**OPDRACHT A:** Noem alle artikelnummers uit het Wetboek van Strafrecht in het tekstfragment die uitsluitend uit cijfers bestaan.
**OPDRACHT B:** Neem het tekstfragment over van "Nu de vorderingen" tot "van dit vonnis." en hernoem daarbij "benadeelde partijen" tot "slachtoffers".
**OPDRACHT C:** Vertaal de zin "Oplegging van de schadevergoedingsmaatregel wordt passend en geboden geacht en toegewezen." uit het tekstfragment in het Engels.

==== TEKSTFRAGMENT ====

Nu is komen vast te staan dat aan de benadeelde partijen door het onder 3 primair bewezen verklaarde strafbare feit, rechtstreeks (materiële en immateriële) schade is toegebracht en de vorderingen genoegzaam zijn onderbouwd, zullen deze worden toegewezen, vermeerderd met de wettelijke rente vanaf 13 augustus 2021.
Nu de vorderingen van de benadeelde partijen zullen worden toegewezen, zal de verdachte worden veroordeeld in de kosten door de benadeelde partijen gemaakt, tot op heden begroot op nihil en in de kosten ten behoeve van de tenuitvoerlegging nog te maken.
Oplegging van de schadevergoedingsmaatregel wordt passend en geboden geacht en toegewezen.

11..Toepasselijke wettelijke voorschriften

Gelet is op de artikelen 9, 36f, 45, 55, 77c, 77i, 77m, 77n, 77x, 77y, 77z, 77aa, 77gg
en 287 van het Wetboek van Strafrecht en de artikelen 26 en 55 van de Wet wapens en munitie.

12..Bijlagen

De in dit vonnis genoemde bijlagen maken deel uit van dit vonnis.

==== AANGELEVERDE RECORDS ====

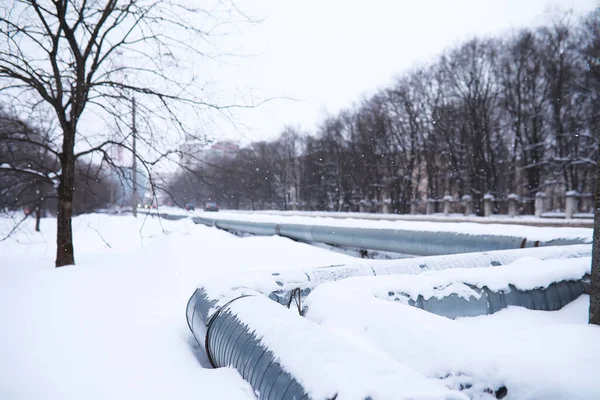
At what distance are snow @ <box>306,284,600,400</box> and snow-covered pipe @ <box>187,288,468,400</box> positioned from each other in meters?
0.30

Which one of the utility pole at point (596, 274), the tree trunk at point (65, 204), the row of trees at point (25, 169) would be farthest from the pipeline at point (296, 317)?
the tree trunk at point (65, 204)

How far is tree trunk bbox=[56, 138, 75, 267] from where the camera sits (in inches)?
288

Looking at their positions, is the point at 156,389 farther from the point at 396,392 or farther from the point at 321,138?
the point at 321,138

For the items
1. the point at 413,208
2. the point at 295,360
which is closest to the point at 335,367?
the point at 295,360

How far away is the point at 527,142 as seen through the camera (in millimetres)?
26594

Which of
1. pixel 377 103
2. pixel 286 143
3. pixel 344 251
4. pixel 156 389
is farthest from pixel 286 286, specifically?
pixel 286 143

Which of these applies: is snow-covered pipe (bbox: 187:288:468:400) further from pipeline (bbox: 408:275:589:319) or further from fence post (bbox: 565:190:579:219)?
fence post (bbox: 565:190:579:219)

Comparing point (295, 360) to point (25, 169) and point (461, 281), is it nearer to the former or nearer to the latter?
point (461, 281)

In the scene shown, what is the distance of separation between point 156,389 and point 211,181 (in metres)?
3.73

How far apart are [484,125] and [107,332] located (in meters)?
30.7

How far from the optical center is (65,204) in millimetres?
7484

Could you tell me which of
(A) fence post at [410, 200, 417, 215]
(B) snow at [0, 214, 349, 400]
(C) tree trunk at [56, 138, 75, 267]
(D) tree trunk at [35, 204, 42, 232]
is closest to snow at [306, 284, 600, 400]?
(B) snow at [0, 214, 349, 400]

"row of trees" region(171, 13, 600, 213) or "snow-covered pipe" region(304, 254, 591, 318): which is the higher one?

====

**ANTWOORD A:** 9, 45, 55, 287

**ANTWOORD B:**
Nu de vorderingen van de slachtoffers zullen worden toegewezen, zal de verdachte worden veroordeeld in de kosten door de slachtoffers gemaakt, tot op heden begroot op nihil en in de kosten ten behoeve van de tenuitvoerlegging nog te maken.
Oplegging van de schadevergoedingsmaatregel wordt passend en geboden geacht en toegewezen.

11..Toepasselijke wettelijke voorschriften

Gelet is op de artikelen 9, 36f, 45, 55, 77c, 77i, 77m, 77n, 77x, 77y, 77z, 77aa, 77gg
en 287 van het Wetboek van Strafrecht en de artikelen 26 en 55 van de Wet wapens en munitie.

12..Bijlagen

De in dit vonnis genoemde bijlagen maken deel uit van dit vonnis.

**ANTWOORD C:** Imposition of the compensation order is deemed appropriate and necessary and is granted.